将指针作为参数传递给C中的函数

Question

Something I stumbled upon and made me wonder. Why does this work?

void foo (int* a)
{
    int x = 3;
    *a = x;
}

int main()
{
    int a;
    foo(&a);
    return 0;
}

But this causes a segmentation fault (both on Visual Studio 2008 and gcc)?

void foo (int* a)
{
    int x = 3;
    *a = x;
}

int main()
{
    int* a;
    foo(a);
    return 0;
}

Is it something defined in the language or just an implementation issue?

Answer 1

When you declare

int* a;

You are declaring a pointer variable a but you are not making it point to anything. Then in the function, you do

*a = x;

Which dereferences the pointer and tries to assign what it points to the value of x . But since it doesn't point to anything, you get undefined behaviour, manifested in a segmentation fault.

You should do this:

int i; // the actual integer variable
int* a = &i; // a points to i

The difference between that and the first one is that int a; declares a real integer variable, then you take its address with &a and passes it to the function.
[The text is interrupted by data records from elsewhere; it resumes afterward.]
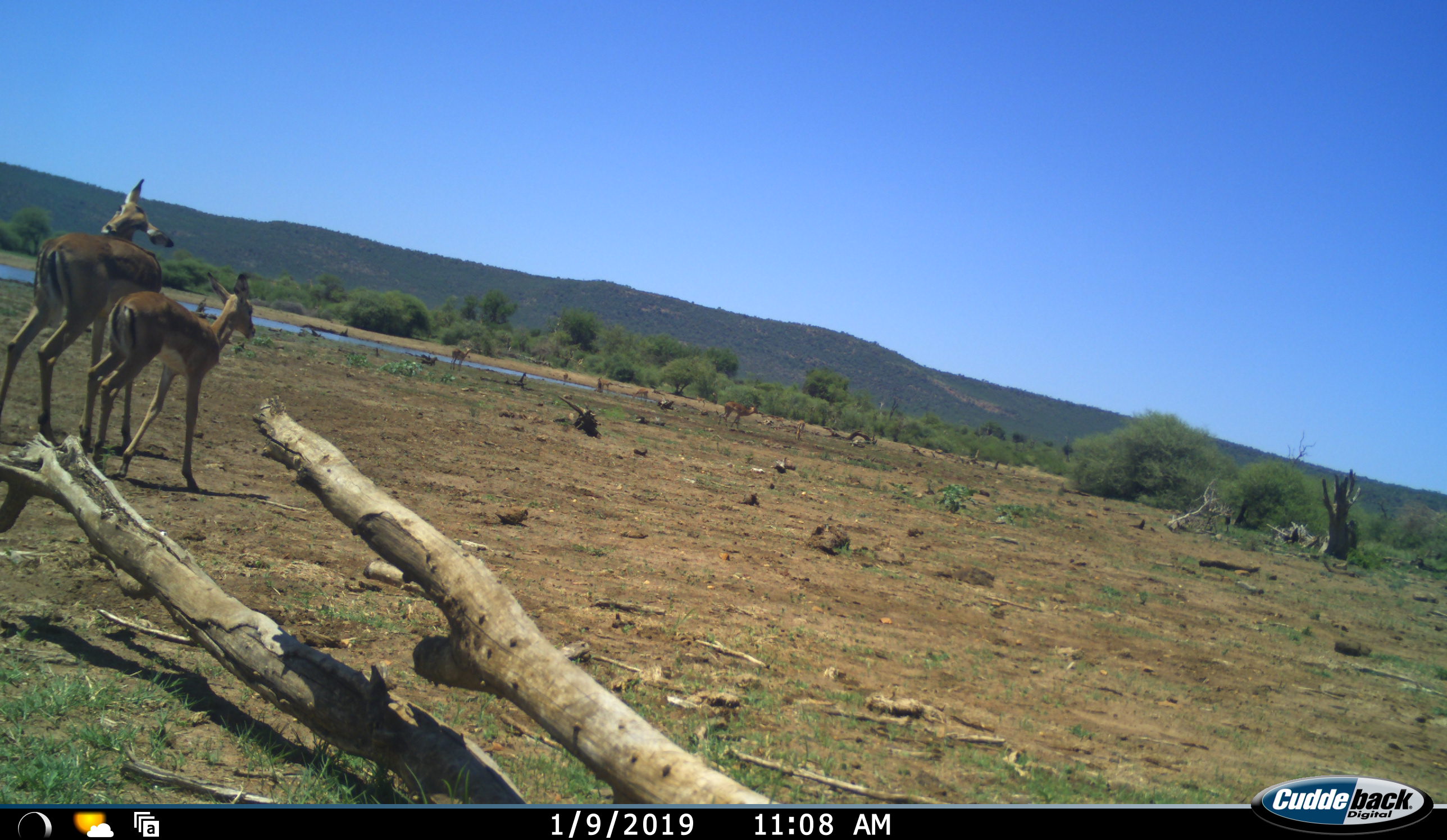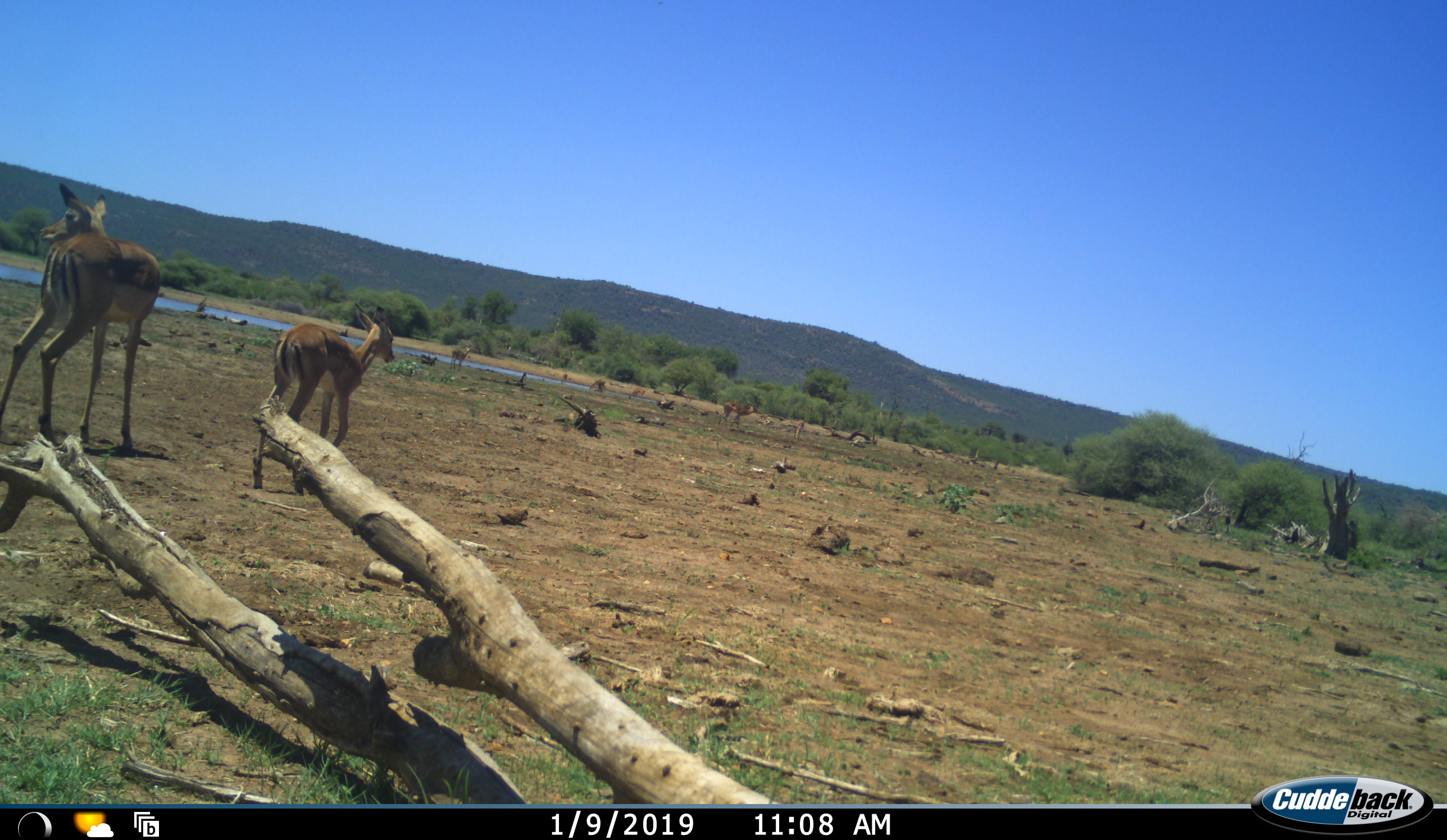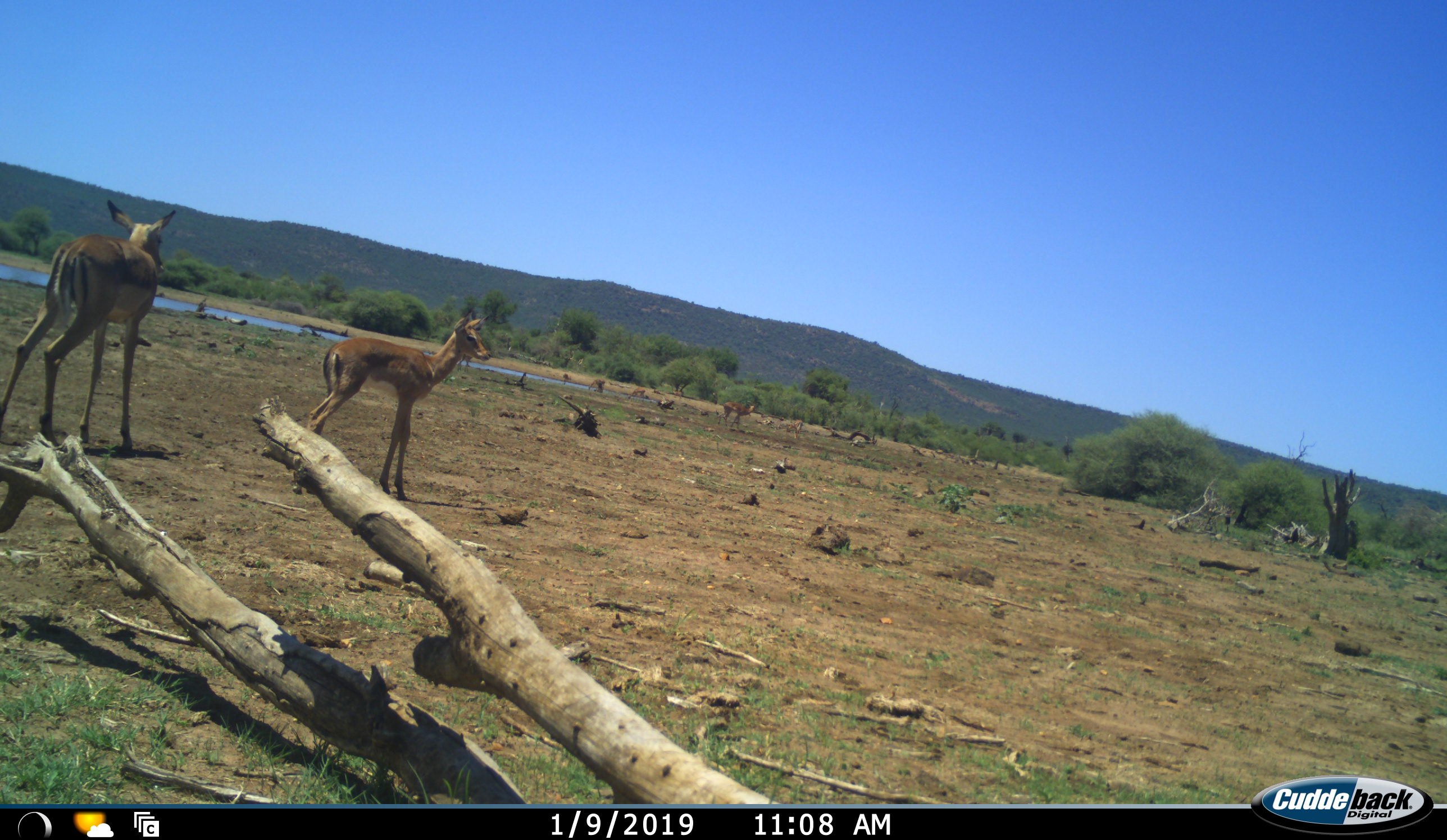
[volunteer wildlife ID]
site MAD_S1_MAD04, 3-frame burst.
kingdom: Animalia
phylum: Chordata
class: Mammalia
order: Artiodactyla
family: Bovidae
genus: Aepyceros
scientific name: Aepyceros melampus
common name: impala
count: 9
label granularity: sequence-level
The pointer a inside the function foo points to the variable a in main , and so dereferencing it and assigning to it is perfectly fine.

Answer 2

int a;

Assigns memory as soon as you declare it but this not the case with int *a;

int *a; 

is pointer declaration (MEMORY not yet allocated for that).

int *a = (int*)malloc(sizeof(int)); // allocate memory